I love watching World Cup Soccer. With friends around the world in many of the countries represented, my heart rises and falls with every win, loss, and “Holy @#$%* did that just happen?” that comes with the game. So what does it have to do with worship?
photo from England World Cup Group Adidas
Well, worship is for me the most expansive idea in human vocabulary, especially for understanding the ordering of human life – from its divine origins to they mystery of death.
Yeah. It’s a big idea. A very big idea.
The fervor with which the World Cup games are approached, by both players and fans, serves as a profound metaphor for the epic lives we are meant to lead.
1. Worship Is Like A Soccer Game, And Everyone Plays It Whether They Want To Or Not
Designed for worship, we play out rhythms of life like a World Cup Soccer game, with the agony of defeat and the thrill of victory running like a through story in our daily lives. There is no person on planet earth who does not, day in and day out, live and breathe the game of worship.
They just don’t know they are doing it.
And if you are on a soccer field, and don’t know what you’re doing… someone is sure to see you wandering and they will tell you what to do. Often, it will benefit them and their system (and possibly their cash-flow).
At other times, an altruistic soul will point you a direction they think you should go. Still other times, one of the wisest voices will suggest we stop, sit on the sidelines, get our bearings, and pursue a fast lesson on life from the Coach of all coaches.
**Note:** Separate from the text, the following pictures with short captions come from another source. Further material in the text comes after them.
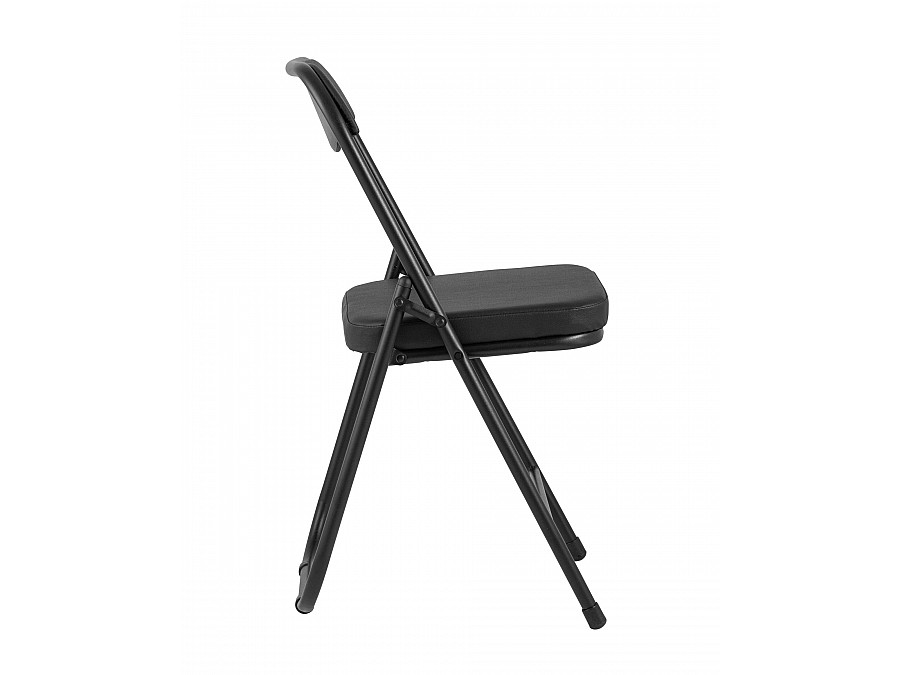 Стул складной ДЖОН черный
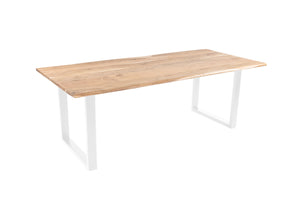 #naturfarben #220(320)x100 #u-gestellweiß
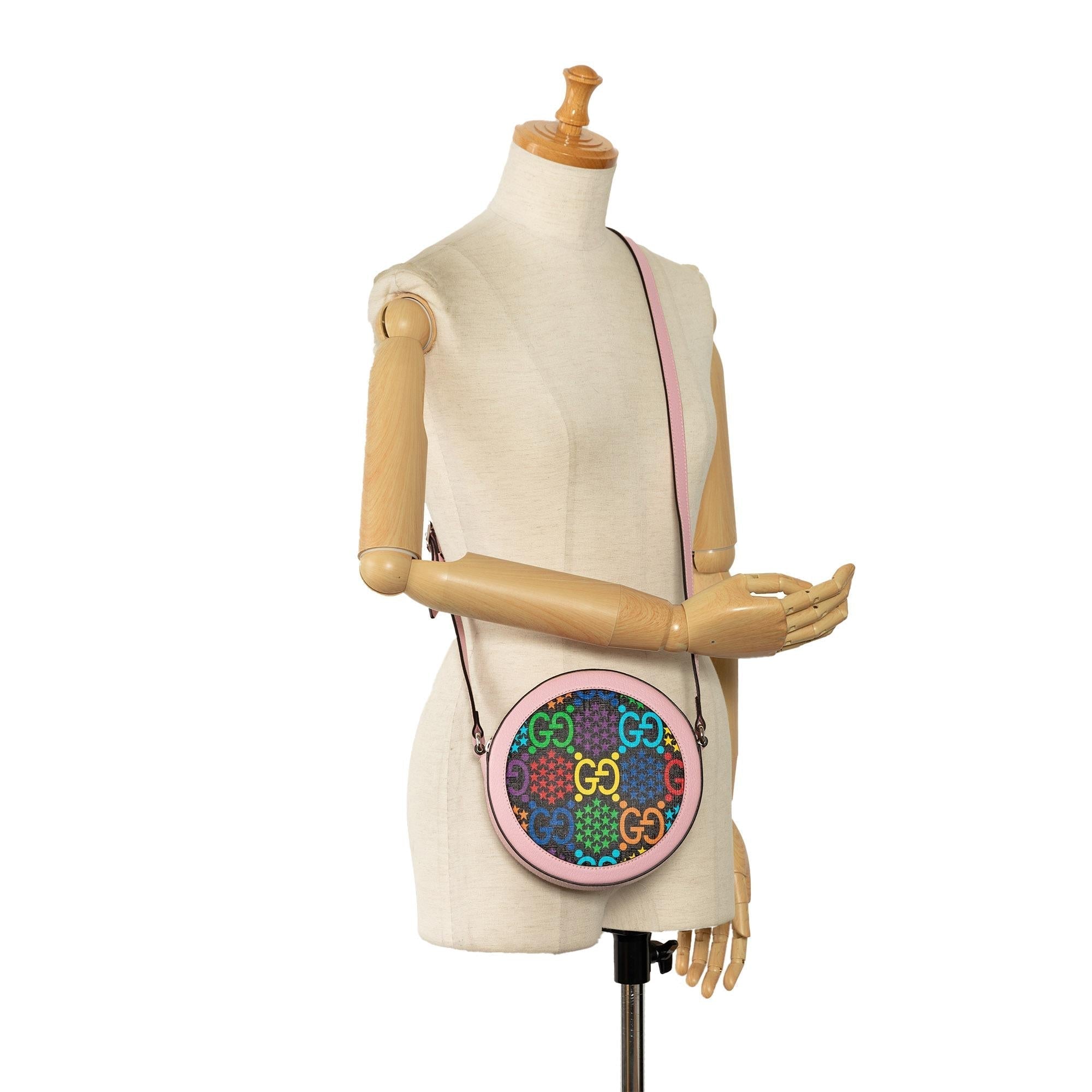 Gucci GG Supreme Psychedelic Crossbody (SHG-bPsxod)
We may as well get some input; it’s a long few periods.
2. Sometimes We Must Meet The Coach Mid-Field, Mid-Game, For A Lesson
Many people meet the Coach on the field mid-game, lying on the ground in pain (the real kind, not the World Cup Soccer kind) and writhing with regret.
There, He speaks to them, ministers healing to them, and gives them a taste of what the game has to do with them – and what they have to do with the game.
Meeting the Coach mid-field takes courage. We have to humble ourselves to receive some counsel, even while our public looks on. But if we’ll take it, and take it to heart, it will be a game-changing moment.
3. We May As Well Play Our Hearts Out; We Only Get One Shot At This
Life is a game where are meant to “Leave it on the field.” We give ourselves, hook, line, and love to those God has given us to encourage and serve. The World Cup reminds me that our best is our all.
When people talk about worship as if it is to be understand and valued in the small way that a World Cup game is to be valued, I have been known to respond with an edge. Worship that has been shrunk to the size of our music and services is not a game in which I would play my heart out, nor is it a game for which I would die.
But understanding worship in its widest terms, that week after week a person is living out their Life Worship, and then they meet with God in Gathered Worship to fuel their fight to live, to win, and to show up with others in their life in the World Cup Worship Game?
That I would die for, that I would play my heart out for, and that I would say is World Cup Worship. Generations to come will feel its effects through one life committed to play well.
So, we may as well play our hearts out. In the end, let’s leave it on the field.
The World Cup Of Worship
As for the World Cup we’re currently in, I’ve gotten quite excited. I even yelled at the TV, for the first time in, well, my life (my wife was in shock). I may not afford soccer the high value that many do – resulting in screaming in the stands, biting opponents, or game outcomes that ruin your whole year – but I do like it.
Well, I love it to be exact, and the metaphor it provides for our Life Worship. Besides, yelling “Holy @#$%* did that just happen?” every now and again is cathartic – and probably keeps me a little more pumped for the next epic match ahead in my own World Cup of Worship.
Question: What metaphors for Life Worship do you see in the World Cup Soccer experience, on the field or off?